On estimating probability of presence from use–availability or presence–background data.

Phillips, S. J. and Elith, J. (2013), On estimating probability of presence from use–availability or presence–background data. Ecology, 94: 1409–1419. doi:10.1890/12-1520.1

The paper investigates statistical methods (specifically logistic models) that estimates the probability that a species is present at a site conditional on environmental covariates and further addresses the disagreement in the literature on whether probability of presence is identifiable from presence-background data alone. The probability of presence is identifiable if one makes strong assumptions about the structure of the species probability of presence, however some view the assumptions unrealistic and the risk of deviating from strong assumptions can result in poorly calibrated models.

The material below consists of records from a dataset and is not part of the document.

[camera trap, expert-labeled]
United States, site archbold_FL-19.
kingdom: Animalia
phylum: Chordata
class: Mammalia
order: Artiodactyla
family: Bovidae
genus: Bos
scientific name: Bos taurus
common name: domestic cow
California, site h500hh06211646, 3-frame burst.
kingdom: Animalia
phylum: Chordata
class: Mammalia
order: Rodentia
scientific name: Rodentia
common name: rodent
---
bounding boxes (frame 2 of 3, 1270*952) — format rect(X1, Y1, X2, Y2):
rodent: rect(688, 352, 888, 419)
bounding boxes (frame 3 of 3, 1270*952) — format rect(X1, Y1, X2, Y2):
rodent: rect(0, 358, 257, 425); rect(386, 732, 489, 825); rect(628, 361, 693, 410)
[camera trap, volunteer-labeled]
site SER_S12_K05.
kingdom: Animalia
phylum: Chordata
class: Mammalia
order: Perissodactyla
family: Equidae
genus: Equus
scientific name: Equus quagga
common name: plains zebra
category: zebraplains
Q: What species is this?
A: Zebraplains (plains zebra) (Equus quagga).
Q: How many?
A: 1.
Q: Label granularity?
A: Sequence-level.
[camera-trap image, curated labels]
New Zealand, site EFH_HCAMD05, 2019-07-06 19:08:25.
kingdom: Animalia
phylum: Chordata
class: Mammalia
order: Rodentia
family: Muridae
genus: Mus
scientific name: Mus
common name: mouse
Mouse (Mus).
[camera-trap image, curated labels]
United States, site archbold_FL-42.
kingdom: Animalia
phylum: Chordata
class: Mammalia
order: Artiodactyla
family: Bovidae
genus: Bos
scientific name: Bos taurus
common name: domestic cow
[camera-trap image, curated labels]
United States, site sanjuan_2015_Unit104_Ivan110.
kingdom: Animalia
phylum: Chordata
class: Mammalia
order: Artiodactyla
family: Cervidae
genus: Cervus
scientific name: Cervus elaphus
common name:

An experiment (outlined below) also demonstrates that an estimate of prevalence is necessary for identifying the probability of presence. It is suggested that presence-background data must be augmented with an additional datum to reliably estimate absolute probability of presence. Methods: Seven simulated species whose probability of presence is defined by the seven functions: constant, linear, quadratic, Gaussian, Semi-Logistic, Logistic 1 and Logistic 2 (whose probabilities were bounded by 0 and 1) – which represent a variety of shapes of the response of a species to its environment – were used, in addition to randomly drawn data with 1000 presence samples and 10000 background samples chosen uniformly (0 to 1). Data was used with 5 maximum-likelihood-based methods (abbreviated as EM, SC, SB, L1 and LK) for deriving logistic models from presence-background data. Method inputs varied by 1) using a strong parametric assumption to make probability of presence identifiable (which the output failed to estimate the species probability because it fails to acknowledge species response to environment as identified in L1 and LK) and 2) requires the user to supply an estimate of the species population prevalence (as in EM, SC, SB, which was ultimately recommended to use). Based on the papers results, there is no alternative to collecting quality field work data (as opposed to making strong assumptions as in (1)) which further points out the importance to address the complexities in species-environment relationships. I thought it was pretty obvious that one cannot make strong assumptions when determining a species presence, although it might be easier for the sake of using models, but when you take an ecologist (or more specifically a wildlife manager) point-of-view determining what information goes into a model is probably more relevant.